Go to the line containing "common name: woodrat or rat" in the records below. Repeat it and the lines after it exactly, all the way to the end.
»»
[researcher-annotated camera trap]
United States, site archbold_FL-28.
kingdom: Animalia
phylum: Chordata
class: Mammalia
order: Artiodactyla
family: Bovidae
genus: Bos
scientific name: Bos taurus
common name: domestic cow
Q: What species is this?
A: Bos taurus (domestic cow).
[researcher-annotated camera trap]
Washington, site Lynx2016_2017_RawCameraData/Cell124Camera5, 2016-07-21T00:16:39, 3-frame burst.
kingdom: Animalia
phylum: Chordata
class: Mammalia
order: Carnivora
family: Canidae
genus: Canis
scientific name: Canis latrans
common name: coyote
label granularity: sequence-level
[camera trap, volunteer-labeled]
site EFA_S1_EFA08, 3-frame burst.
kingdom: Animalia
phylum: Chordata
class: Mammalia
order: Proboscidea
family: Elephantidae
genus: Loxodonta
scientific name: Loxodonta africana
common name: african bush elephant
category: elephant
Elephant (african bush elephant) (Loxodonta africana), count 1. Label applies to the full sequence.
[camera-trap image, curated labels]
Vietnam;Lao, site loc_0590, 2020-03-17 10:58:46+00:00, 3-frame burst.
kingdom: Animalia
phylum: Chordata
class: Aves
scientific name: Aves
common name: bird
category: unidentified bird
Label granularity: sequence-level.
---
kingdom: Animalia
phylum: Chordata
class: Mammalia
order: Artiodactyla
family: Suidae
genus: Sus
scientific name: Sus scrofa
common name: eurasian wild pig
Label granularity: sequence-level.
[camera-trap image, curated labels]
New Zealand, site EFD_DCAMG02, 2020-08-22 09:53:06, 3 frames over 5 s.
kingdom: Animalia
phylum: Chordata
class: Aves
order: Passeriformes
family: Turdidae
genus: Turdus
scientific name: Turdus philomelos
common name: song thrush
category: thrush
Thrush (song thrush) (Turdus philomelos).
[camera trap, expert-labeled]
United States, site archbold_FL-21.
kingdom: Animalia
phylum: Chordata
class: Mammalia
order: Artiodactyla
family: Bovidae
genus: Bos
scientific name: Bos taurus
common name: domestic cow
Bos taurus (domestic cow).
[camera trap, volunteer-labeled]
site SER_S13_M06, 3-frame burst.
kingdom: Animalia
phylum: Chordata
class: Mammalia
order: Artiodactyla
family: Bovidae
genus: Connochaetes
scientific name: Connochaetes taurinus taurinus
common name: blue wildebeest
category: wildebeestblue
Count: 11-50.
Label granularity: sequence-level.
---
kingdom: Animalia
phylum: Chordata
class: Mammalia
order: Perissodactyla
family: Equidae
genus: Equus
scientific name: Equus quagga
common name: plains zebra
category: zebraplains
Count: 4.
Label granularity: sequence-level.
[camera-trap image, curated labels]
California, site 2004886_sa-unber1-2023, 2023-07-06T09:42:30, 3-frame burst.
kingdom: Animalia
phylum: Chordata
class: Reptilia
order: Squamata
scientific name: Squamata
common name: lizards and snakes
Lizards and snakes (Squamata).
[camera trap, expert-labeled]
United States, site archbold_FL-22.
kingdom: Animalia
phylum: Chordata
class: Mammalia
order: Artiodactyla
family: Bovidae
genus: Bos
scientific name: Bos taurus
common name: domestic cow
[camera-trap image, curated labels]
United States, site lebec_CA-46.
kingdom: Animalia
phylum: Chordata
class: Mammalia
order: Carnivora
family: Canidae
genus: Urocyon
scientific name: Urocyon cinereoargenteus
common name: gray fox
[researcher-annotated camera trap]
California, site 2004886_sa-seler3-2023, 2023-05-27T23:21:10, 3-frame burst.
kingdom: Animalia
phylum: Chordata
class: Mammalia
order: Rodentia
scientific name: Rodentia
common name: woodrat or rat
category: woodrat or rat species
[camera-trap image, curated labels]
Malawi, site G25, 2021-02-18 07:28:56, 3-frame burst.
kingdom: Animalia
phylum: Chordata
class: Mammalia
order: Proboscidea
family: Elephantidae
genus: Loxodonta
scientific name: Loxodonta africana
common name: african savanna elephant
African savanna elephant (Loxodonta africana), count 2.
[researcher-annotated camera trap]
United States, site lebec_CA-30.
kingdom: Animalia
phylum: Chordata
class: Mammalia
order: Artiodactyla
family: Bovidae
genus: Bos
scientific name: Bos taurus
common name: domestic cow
««
[Task response]:
common name: woodrat or rat
category: woodrat or rat species
[camera-trap image, curated labels]
Malawi, site G25, 2021-02-18 07:28:56, 3-frame burst.
kingdom: Animalia
phylum: Chordata
class: Mammalia
order: Proboscidea
family: Elephantidae
genus: Loxodonta
scientific name: Loxodonta africana
common name: african savanna elephant
African savanna elephant (Loxodonta africana), count 2.
[researcher-annotated camera trap]
United States, site lebec_CA-30.
kingdom: Animalia
phylum: Chordata
class: Mammalia
order: Artiodactyla
family: Bovidae
genus: Bos
scientific name: Bos taurus
common name: domestic cow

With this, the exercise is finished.